** Written problem **
Return the material word for word. Do not include the pictures.

** Listed records **
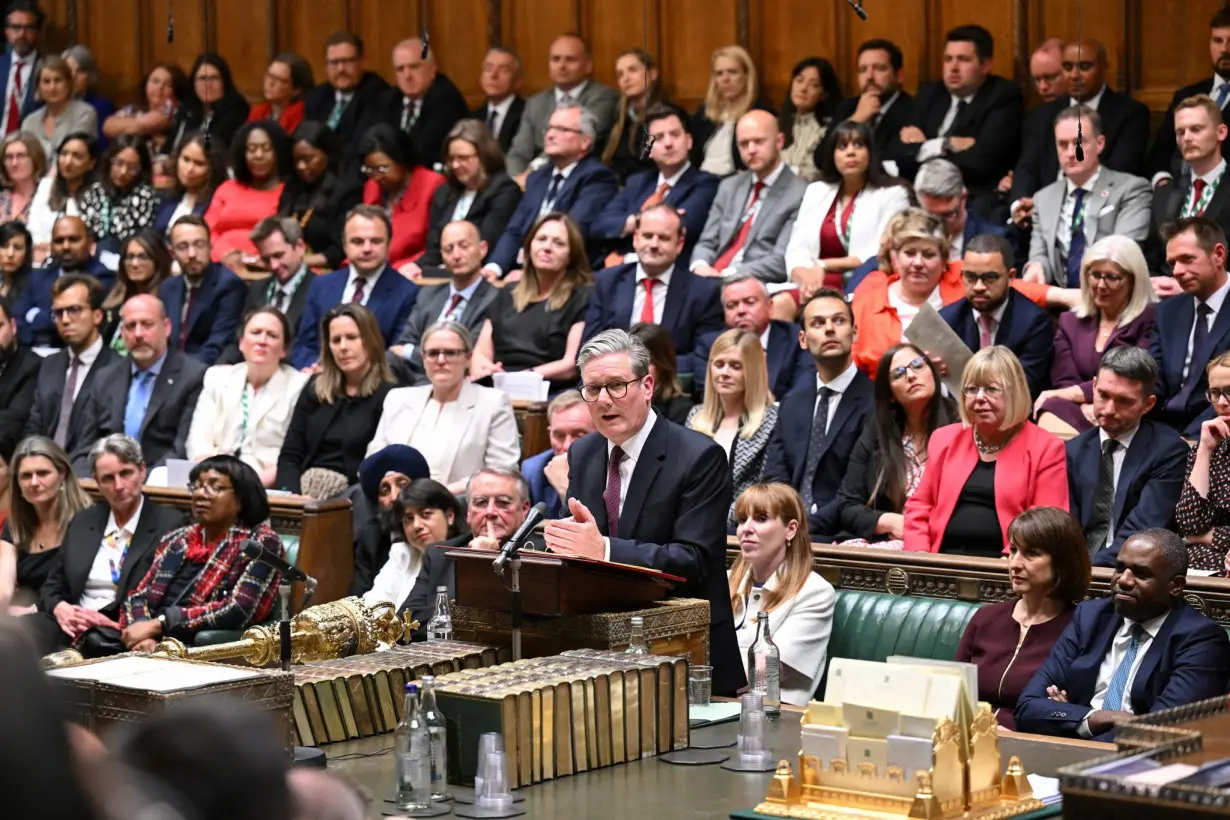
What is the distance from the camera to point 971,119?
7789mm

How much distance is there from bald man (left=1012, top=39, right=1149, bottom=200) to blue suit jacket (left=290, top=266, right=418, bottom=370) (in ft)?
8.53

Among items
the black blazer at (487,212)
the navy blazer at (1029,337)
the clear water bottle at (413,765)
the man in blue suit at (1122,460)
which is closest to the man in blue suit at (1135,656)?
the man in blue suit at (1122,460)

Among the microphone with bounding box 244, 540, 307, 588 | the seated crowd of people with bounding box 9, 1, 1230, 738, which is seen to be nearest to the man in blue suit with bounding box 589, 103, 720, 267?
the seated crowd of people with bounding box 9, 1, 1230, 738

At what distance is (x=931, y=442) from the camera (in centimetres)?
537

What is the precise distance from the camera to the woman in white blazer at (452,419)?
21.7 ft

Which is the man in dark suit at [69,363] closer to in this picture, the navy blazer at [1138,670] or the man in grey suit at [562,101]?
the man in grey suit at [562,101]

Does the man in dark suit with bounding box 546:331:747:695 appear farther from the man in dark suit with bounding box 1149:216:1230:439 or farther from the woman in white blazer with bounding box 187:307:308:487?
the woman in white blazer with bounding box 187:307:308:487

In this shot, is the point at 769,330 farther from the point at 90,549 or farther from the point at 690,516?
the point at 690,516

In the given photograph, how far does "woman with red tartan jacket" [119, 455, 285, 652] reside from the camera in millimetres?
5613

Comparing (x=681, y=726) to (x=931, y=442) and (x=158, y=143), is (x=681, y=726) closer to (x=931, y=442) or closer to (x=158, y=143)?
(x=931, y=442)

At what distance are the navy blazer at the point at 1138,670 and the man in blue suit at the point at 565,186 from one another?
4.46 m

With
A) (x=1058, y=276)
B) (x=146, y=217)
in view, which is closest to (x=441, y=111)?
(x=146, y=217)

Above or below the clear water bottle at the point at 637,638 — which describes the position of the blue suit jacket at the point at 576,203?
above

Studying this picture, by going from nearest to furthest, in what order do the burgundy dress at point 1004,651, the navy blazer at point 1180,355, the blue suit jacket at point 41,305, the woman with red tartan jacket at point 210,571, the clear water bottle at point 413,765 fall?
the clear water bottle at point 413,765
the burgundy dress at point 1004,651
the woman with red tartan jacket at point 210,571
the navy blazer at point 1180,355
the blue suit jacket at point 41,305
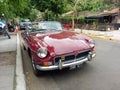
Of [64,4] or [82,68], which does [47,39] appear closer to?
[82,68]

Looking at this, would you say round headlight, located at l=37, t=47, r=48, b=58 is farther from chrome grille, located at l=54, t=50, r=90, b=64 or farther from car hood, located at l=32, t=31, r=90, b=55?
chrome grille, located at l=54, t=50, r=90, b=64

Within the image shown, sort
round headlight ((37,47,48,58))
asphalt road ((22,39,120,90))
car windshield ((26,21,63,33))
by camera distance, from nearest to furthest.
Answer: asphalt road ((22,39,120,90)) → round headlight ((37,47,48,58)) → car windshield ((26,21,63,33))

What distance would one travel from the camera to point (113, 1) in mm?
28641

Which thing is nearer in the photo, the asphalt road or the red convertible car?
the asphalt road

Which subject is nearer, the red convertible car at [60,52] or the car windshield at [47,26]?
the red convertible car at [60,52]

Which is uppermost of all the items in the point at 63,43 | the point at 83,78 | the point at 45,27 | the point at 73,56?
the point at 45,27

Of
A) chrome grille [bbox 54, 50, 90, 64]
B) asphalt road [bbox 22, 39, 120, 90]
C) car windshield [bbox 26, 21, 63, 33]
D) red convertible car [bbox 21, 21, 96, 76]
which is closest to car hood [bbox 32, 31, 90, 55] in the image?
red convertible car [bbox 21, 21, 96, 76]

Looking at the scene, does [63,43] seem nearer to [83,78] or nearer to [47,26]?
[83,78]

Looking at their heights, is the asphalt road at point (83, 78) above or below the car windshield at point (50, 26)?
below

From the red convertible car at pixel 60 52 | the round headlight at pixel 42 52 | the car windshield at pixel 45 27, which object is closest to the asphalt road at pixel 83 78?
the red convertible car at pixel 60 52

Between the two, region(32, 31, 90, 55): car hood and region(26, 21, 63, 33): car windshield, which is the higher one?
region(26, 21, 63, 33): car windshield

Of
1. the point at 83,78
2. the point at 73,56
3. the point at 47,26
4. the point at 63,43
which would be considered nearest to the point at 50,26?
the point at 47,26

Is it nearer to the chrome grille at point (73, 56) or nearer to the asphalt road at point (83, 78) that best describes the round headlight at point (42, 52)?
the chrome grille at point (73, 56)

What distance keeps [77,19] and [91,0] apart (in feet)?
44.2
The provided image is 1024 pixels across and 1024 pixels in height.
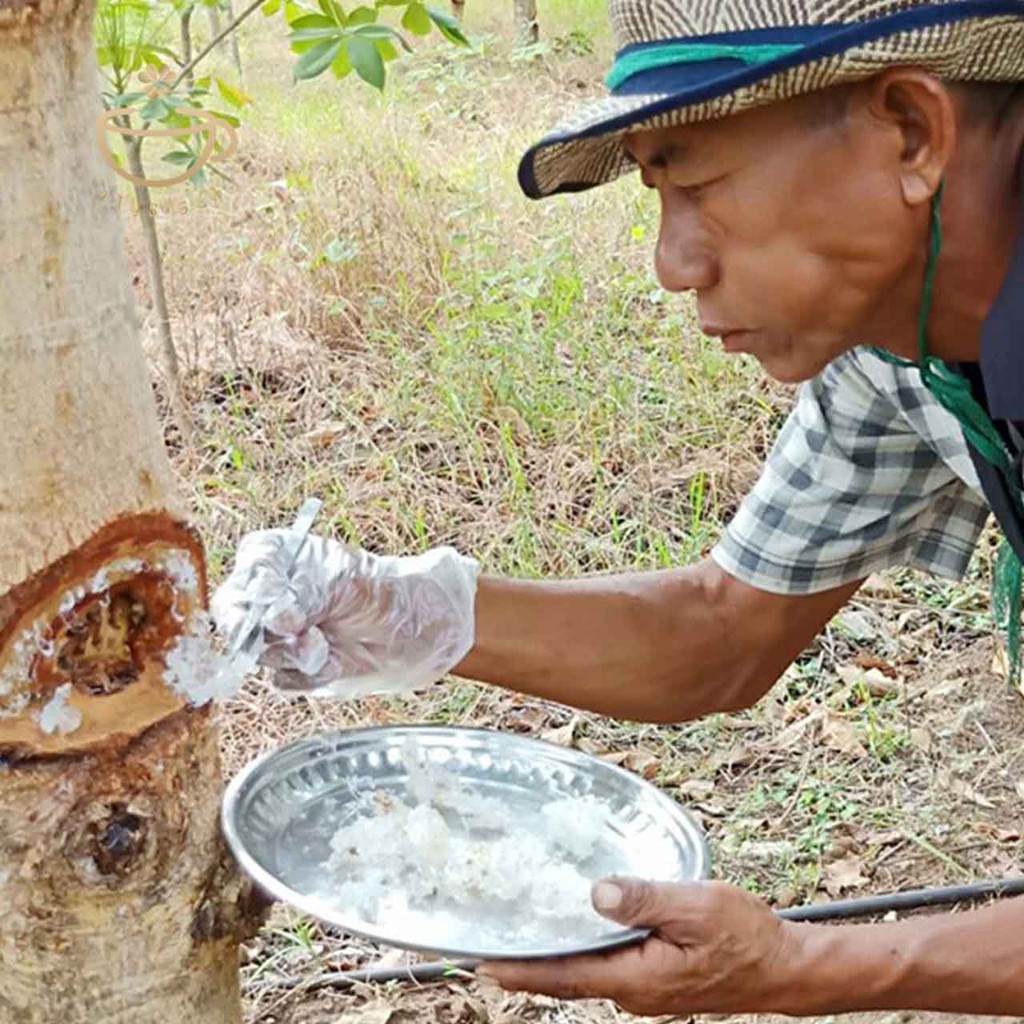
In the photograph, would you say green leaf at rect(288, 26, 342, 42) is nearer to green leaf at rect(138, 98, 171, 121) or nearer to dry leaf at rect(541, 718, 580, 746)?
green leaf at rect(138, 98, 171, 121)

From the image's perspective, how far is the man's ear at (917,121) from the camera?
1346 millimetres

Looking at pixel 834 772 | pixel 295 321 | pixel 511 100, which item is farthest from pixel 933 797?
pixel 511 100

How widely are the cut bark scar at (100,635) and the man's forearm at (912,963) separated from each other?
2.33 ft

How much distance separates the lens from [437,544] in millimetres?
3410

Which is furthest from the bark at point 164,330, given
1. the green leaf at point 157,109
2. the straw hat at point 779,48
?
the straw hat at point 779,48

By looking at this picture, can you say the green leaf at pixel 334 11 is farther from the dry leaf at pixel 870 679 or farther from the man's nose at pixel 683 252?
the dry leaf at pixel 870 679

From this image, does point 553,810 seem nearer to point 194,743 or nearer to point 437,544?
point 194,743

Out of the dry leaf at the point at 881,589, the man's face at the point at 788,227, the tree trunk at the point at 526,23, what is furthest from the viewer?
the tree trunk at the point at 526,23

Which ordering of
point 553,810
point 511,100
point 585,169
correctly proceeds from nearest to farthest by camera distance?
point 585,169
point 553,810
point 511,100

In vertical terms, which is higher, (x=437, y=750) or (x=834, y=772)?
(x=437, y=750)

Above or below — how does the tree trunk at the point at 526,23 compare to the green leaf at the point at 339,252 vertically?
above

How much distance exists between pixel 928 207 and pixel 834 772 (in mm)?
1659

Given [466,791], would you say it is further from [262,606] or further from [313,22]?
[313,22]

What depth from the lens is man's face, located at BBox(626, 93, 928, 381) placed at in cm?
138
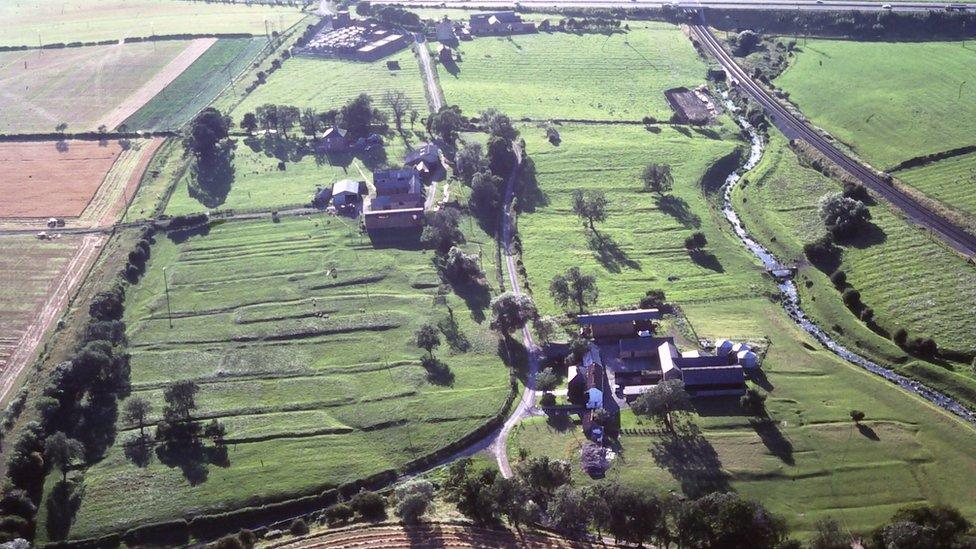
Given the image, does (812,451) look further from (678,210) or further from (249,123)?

** Worked answer **
What is the distance from the camera to point 971,119?
7789mm

How much distance is there from bald man (left=1012, top=39, right=1149, bottom=200) to blue suit jacket (left=290, top=266, right=418, bottom=370) (in ft)?
8.53

Among items
the black blazer at (487,212)
the navy blazer at (1029,337)
the clear water bottle at (413,765)
the man in blue suit at (1122,460)
which is closest to the man in blue suit at (1135,656)?
the man in blue suit at (1122,460)

Among the microphone with bounding box 244, 540, 307, 588 | the seated crowd of people with bounding box 9, 1, 1230, 738, which is seen to be nearest to the man in blue suit with bounding box 589, 103, 720, 267?
the seated crowd of people with bounding box 9, 1, 1230, 738

At what distance is (x=931, y=442) from the camera (in centimetres)?
537

What is the precise distance from the camera to the woman in white blazer at (452,419)?
21.7 ft

Which is the man in dark suit at [69,363] closer to in this picture, the navy blazer at [1138,670] or the man in grey suit at [562,101]?
the man in grey suit at [562,101]

Does the man in dark suit with bounding box 546:331:747:695 appear farther from the man in dark suit with bounding box 1149:216:1230:439 or farther from the woman in white blazer with bounding box 187:307:308:487?
the woman in white blazer with bounding box 187:307:308:487

In this shot, is the point at 769,330 farther from the point at 90,549 or farther from the point at 690,516?
the point at 690,516

In the given photograph, how far does "woman with red tartan jacket" [119, 455, 285, 652] reside from the camera in millimetres?
5613

Comparing (x=681, y=726) to (x=931, y=442) and (x=158, y=143), is (x=681, y=726) closer to (x=931, y=442) or closer to (x=158, y=143)?
(x=931, y=442)

At what distance are the navy blazer at the point at 1138,670 and the man in blue suit at the point at 565,186 from one another?
4.46 m

With
A) (x=1058, y=276)
B) (x=146, y=217)
in view, which is closest to (x=441, y=111)?
(x=146, y=217)

Above or below the clear water bottle at the point at 637,638 — which describes the position of the blue suit jacket at the point at 576,203?
above

Studying this picture, by going from nearest to furthest, in what order do the burgundy dress at point 1004,651, the navy blazer at point 1180,355, the blue suit jacket at point 41,305, the woman with red tartan jacket at point 210,571, the clear water bottle at point 413,765 fall?
the clear water bottle at point 413,765
the burgundy dress at point 1004,651
the woman with red tartan jacket at point 210,571
the navy blazer at point 1180,355
the blue suit jacket at point 41,305
Of [64,4] or [82,68], which does [47,39] appear closer to?
[82,68]

Looking at this, would you say round headlight, located at l=37, t=47, r=48, b=58 is farther from chrome grille, located at l=54, t=50, r=90, b=64 or farther from car hood, located at l=32, t=31, r=90, b=55?
chrome grille, located at l=54, t=50, r=90, b=64

Within the image shown, sort
round headlight ((37,47,48,58))
asphalt road ((22,39,120,90))
car windshield ((26,21,63,33))
by camera distance, from nearest to furthest.
Answer: asphalt road ((22,39,120,90)) → round headlight ((37,47,48,58)) → car windshield ((26,21,63,33))

What distance would one travel from the camera to point (113, 1) in mm?
28641

Which thing is nearer in the photo, the asphalt road or the red convertible car?
the asphalt road

Which subject is nearer, the red convertible car at [60,52] or the car windshield at [47,26]?
the red convertible car at [60,52]

Which is uppermost of all the items in the point at 63,43 | the point at 83,78 | the point at 45,27 | the point at 73,56?
the point at 45,27

Of
A) chrome grille [bbox 54, 50, 90, 64]
B) asphalt road [bbox 22, 39, 120, 90]
C) car windshield [bbox 26, 21, 63, 33]
D) red convertible car [bbox 21, 21, 96, 76]
which is closest to car hood [bbox 32, 31, 90, 55] in the image?
red convertible car [bbox 21, 21, 96, 76]

Looking at the scene, does [63,43] seem nearer to [83,78] or nearer to [47,26]?
[83,78]

Looking at their heights, is the asphalt road at point (83, 78) above or below the car windshield at point (50, 26)?
below

From the red convertible car at pixel 60 52 | the round headlight at pixel 42 52 | the car windshield at pixel 45 27, which object is closest to the asphalt road at pixel 83 78?
the red convertible car at pixel 60 52

Between the two, region(32, 31, 90, 55): car hood and region(26, 21, 63, 33): car windshield, which is the higher one?
region(26, 21, 63, 33): car windshield

Of
1. the point at 83,78
2. the point at 73,56
3. the point at 47,26
4. the point at 63,43
which would be considered nearest to the point at 50,26?
the point at 47,26

Is it nearer to the chrome grille at point (73, 56) or nearer to the asphalt road at point (83, 78) that best describes the round headlight at point (42, 52)?
the chrome grille at point (73, 56)

What distance keeps [77,19] and [91,0] apart (in feet)?
44.2
The provided image is 1024 pixels across and 1024 pixels in height.
In the photograph, would you say green leaf at rect(288, 26, 342, 42) is nearer to green leaf at rect(138, 98, 171, 121) or nearer to dry leaf at rect(541, 718, 580, 746)?
green leaf at rect(138, 98, 171, 121)

From the image's perspective, how far is the man's ear at (917,121) from the camera?
1346 millimetres

Looking at pixel 834 772 | pixel 295 321 | pixel 511 100, which item is farthest from pixel 933 797?
pixel 511 100

How widely are the cut bark scar at (100,635) and the man's forearm at (912,963) separated from each other?
2.33 ft

How much distance separates the lens from [437,544] in millimetres?
3410

Which is furthest from the bark at point 164,330, given
1. the green leaf at point 157,109
2. the straw hat at point 779,48
?
the straw hat at point 779,48

By looking at this picture, can you say the green leaf at pixel 334 11 is farther from the dry leaf at pixel 870 679 or farther from the man's nose at pixel 683 252?
the dry leaf at pixel 870 679

From this image, does point 553,810 seem nearer to point 194,743 or nearer to point 437,544?
point 194,743

Out of the dry leaf at the point at 881,589, the man's face at the point at 788,227, the tree trunk at the point at 526,23, what is furthest from the viewer?
the tree trunk at the point at 526,23

Which ordering of
point 553,810
point 511,100
point 585,169
correctly proceeds from nearest to farthest by camera distance?
point 585,169
point 553,810
point 511,100

In vertical terms, which is higher, (x=437, y=750) or (x=834, y=772)?
(x=437, y=750)

Above or below — how does the tree trunk at the point at 526,23 compare to the green leaf at the point at 339,252 vertically?
above

How much distance exists between pixel 928 207 and pixel 834 772 (in mm)?
1659

Given [466,791], would you say it is further from [262,606] or further from [313,22]?
[313,22]

What depth from the lens is man's face, located at BBox(626, 93, 928, 381) placed at in cm?
138
Given the image, does (812,451) look further from (678,210) or further from (249,123)?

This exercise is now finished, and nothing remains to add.